Which is where a magazine like Alternatives comes in. This quarterly journal (subtitled "Perspectives on Society and Environment") is published by a group of faculty members and students at Trent University, Peterborough, Ontario...and if you're cultivating a backwoods distrust of academia these days, a look at any issue should convince you that scholarship is a sharp tool in the hands of committed people.

A good example is Volume 2, Number 3 (Spring 1973), which is devoted entirely to a study of the International Nickel Company's enormous mine and refining complex at Sudbury, Ontario and the effect of that operation on its employees, neighbors and surroundings. (As any driver of the Trans-Canada Highway knows, the landscape for miles around Sudbury resembles Tolkien's Mordor or the lunar surface.)

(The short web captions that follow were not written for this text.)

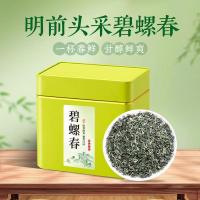 新茶碧螺春明前春茶500g新绿茶(250g*2)新老包装随机发货 2罐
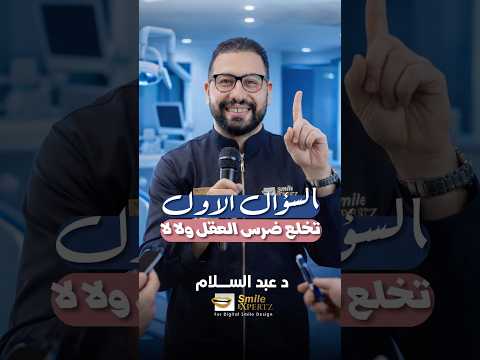 هل الصح تخلع ضرس العقل ولا تسيبه⁉️القرار ده ممكن يوفّر عليك ألم سنين!😱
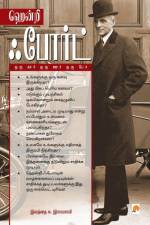 Henry Ford: Oru Car Oru Oor Oru Per / ஹென்றி ஃபோர்ட் af &&& Elandhai S. Ramasamy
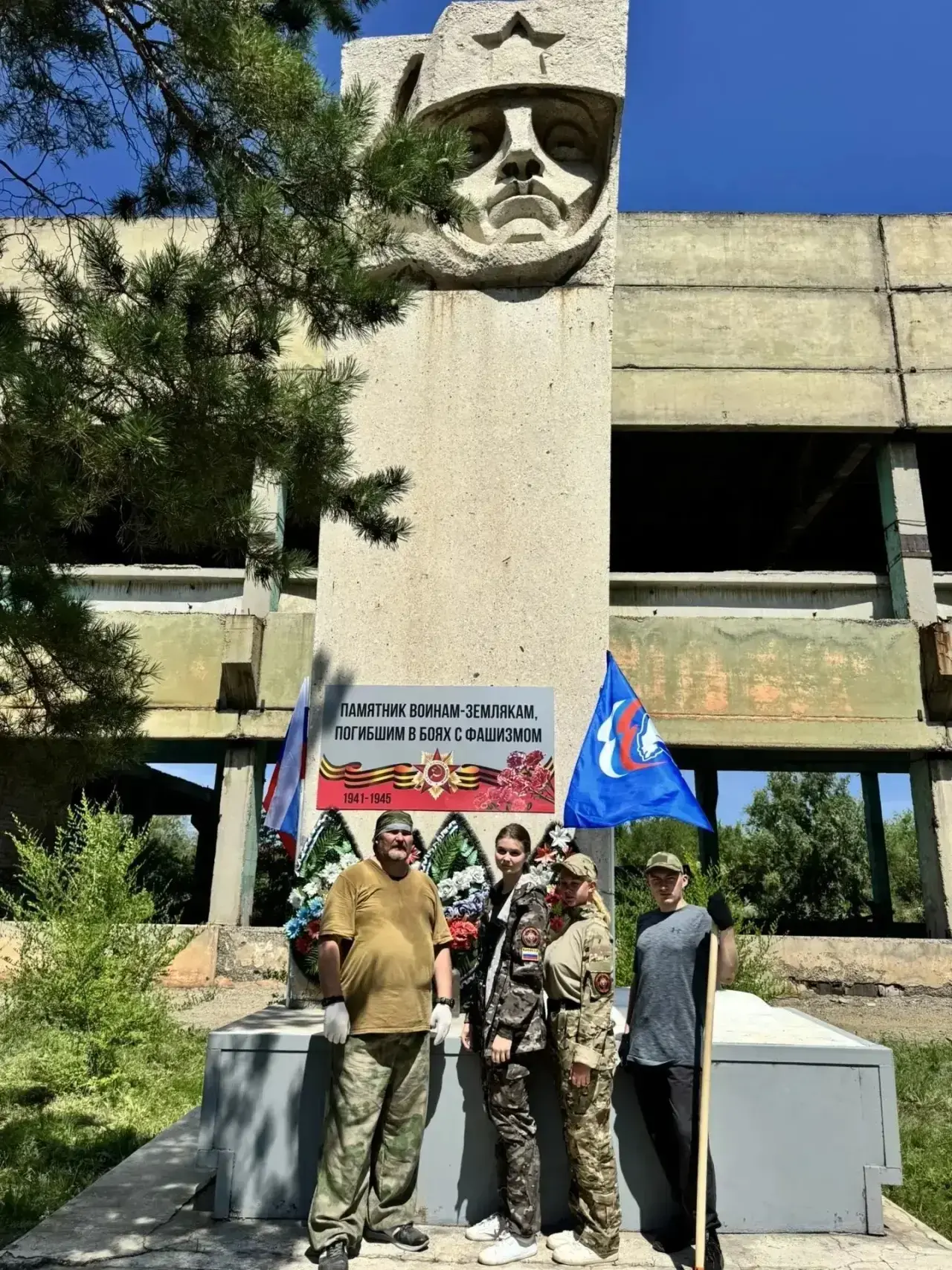 22 июня – День Памяти и Скорби

📌 Память о прошлом нередко проявляется не только в тишине минуты мо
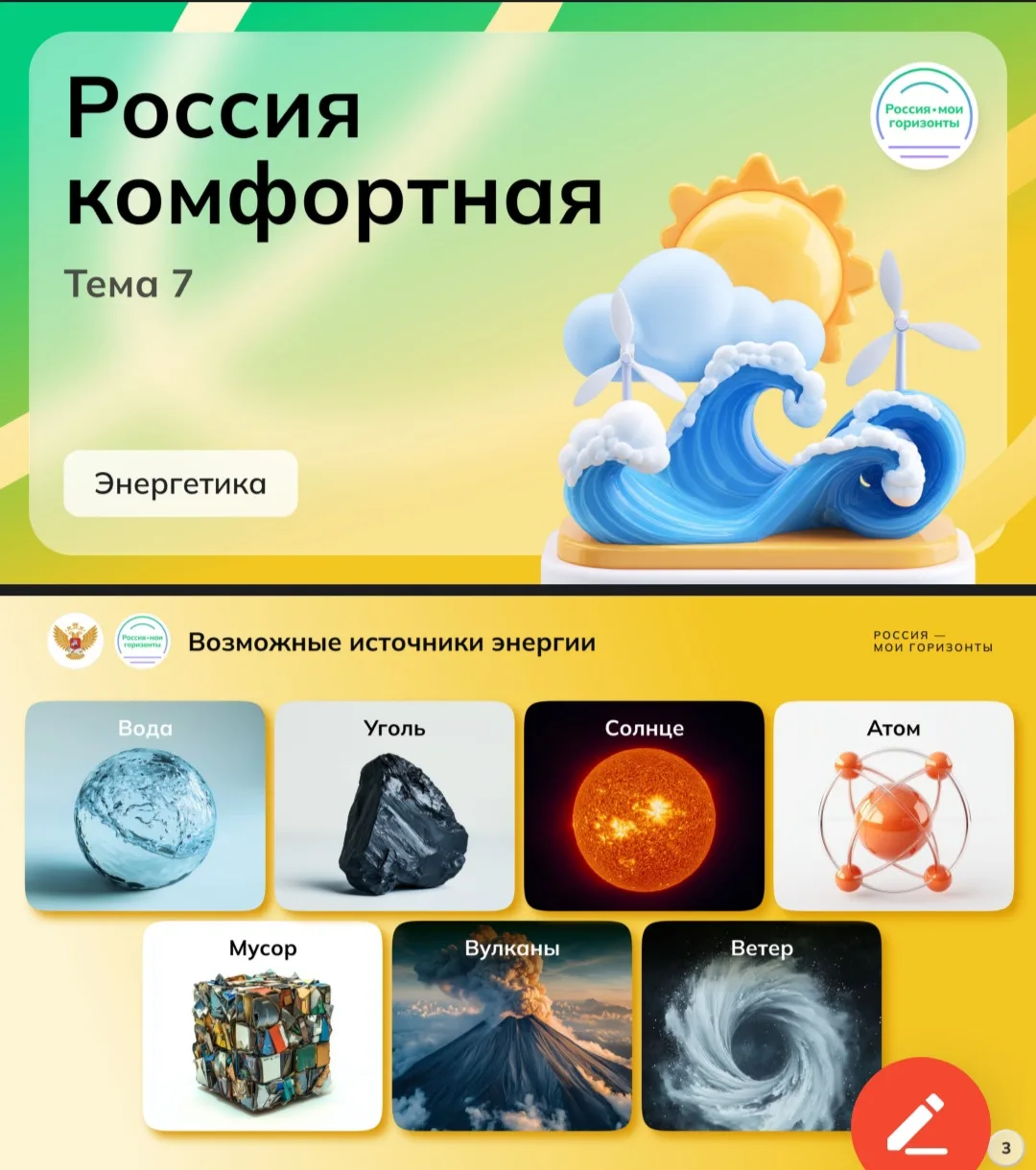 🟢ПРОФОРИЕНТАЦИЯ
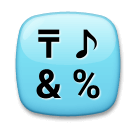 input symbols as rendered by LG
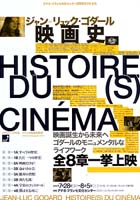 Histoire(s) du cinéma (c) [2000 screening]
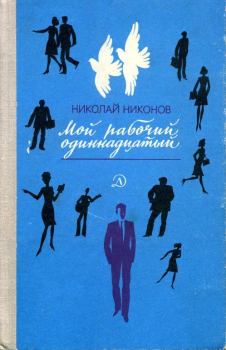 Книга - Мой рабочий одиннадцатый. Николай Григорьевич Никонов - прочитать в Литвек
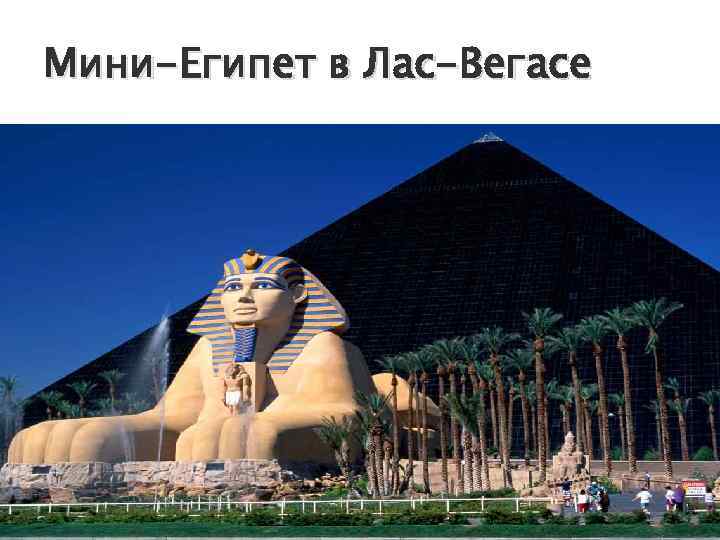 Мини-Египет в Лас-Вегасе 
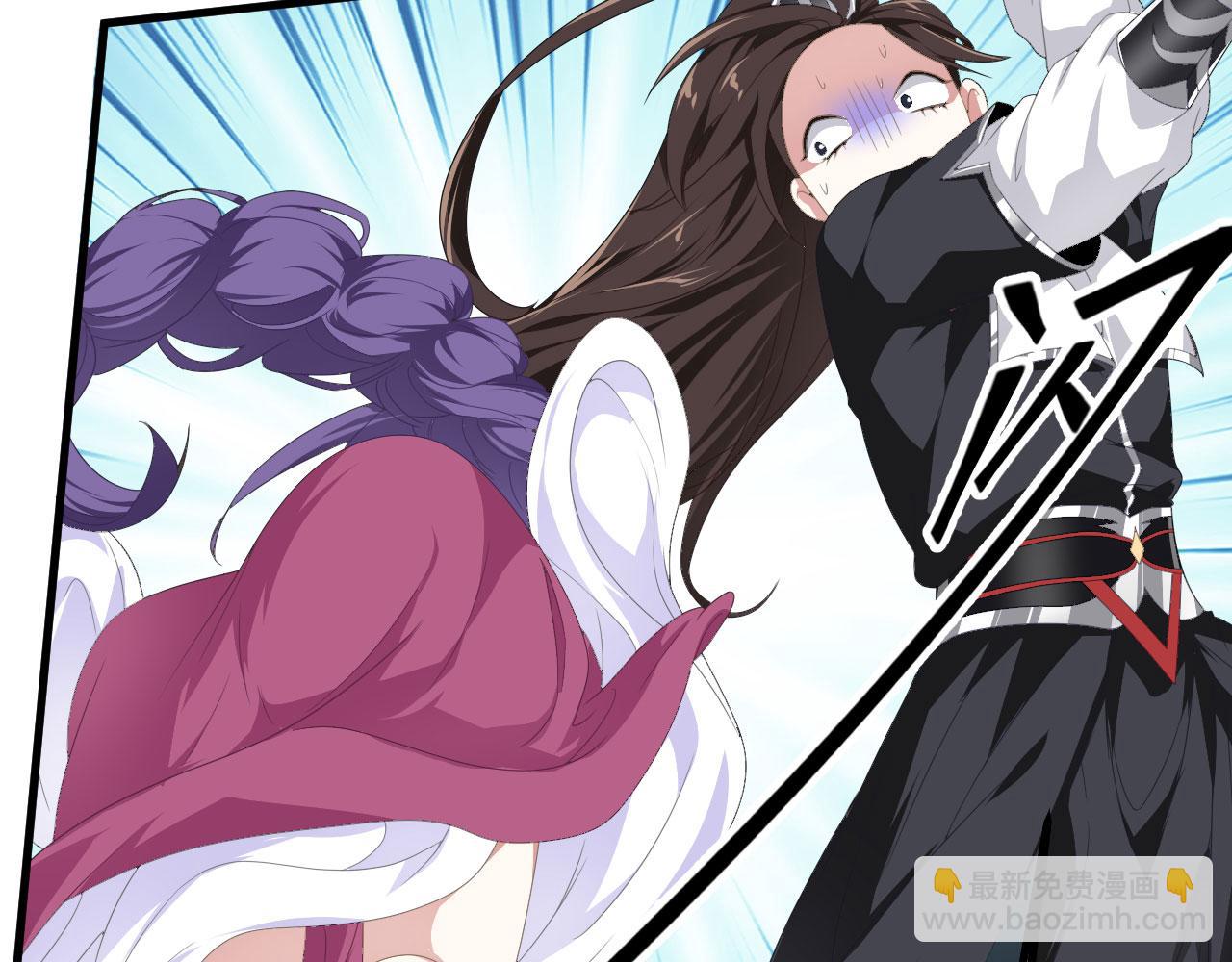 39 私生崽儿(1/3)-第40话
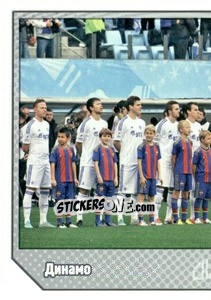 Sticker Команда - Russian Football Premier League 2012-2013 - Panini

Alternatives examines INCO, and the place of nickel in Canada's economy, with a thoroughness that far surpasses the studies in the average ecology publication. The issue also includes two detailed, closely documented articles on "Atmospheric Composition and Precipitation of the Sudbury Region" and "The Effects of SO2 on Vegetation in the Sudbury Area". What the environmental damage in question means in human terms is brought home in an interview with Elie W. Martel, who represents Sudbury in the Ontario Provincial Legislature and has fought many years for a cleanup at the refinery.

All this information, of course, is ideal ammunition for the voter, taxpayer or activist...but Alternatives' INCO issue is far more than the expose of a pollution problem. In his editorial, Robert Paehlke examines the social organization that compels us to extract ever-increasing amounts of exhaustible resources at a terrible human and environmental cost, and concludes that only a deliberate limitation of economic growth will get us through the next century without catastrophe. Canada, he believes, can serve as an example to the rest of the world: "Can we not come to realize that someone must begin? If not us, who?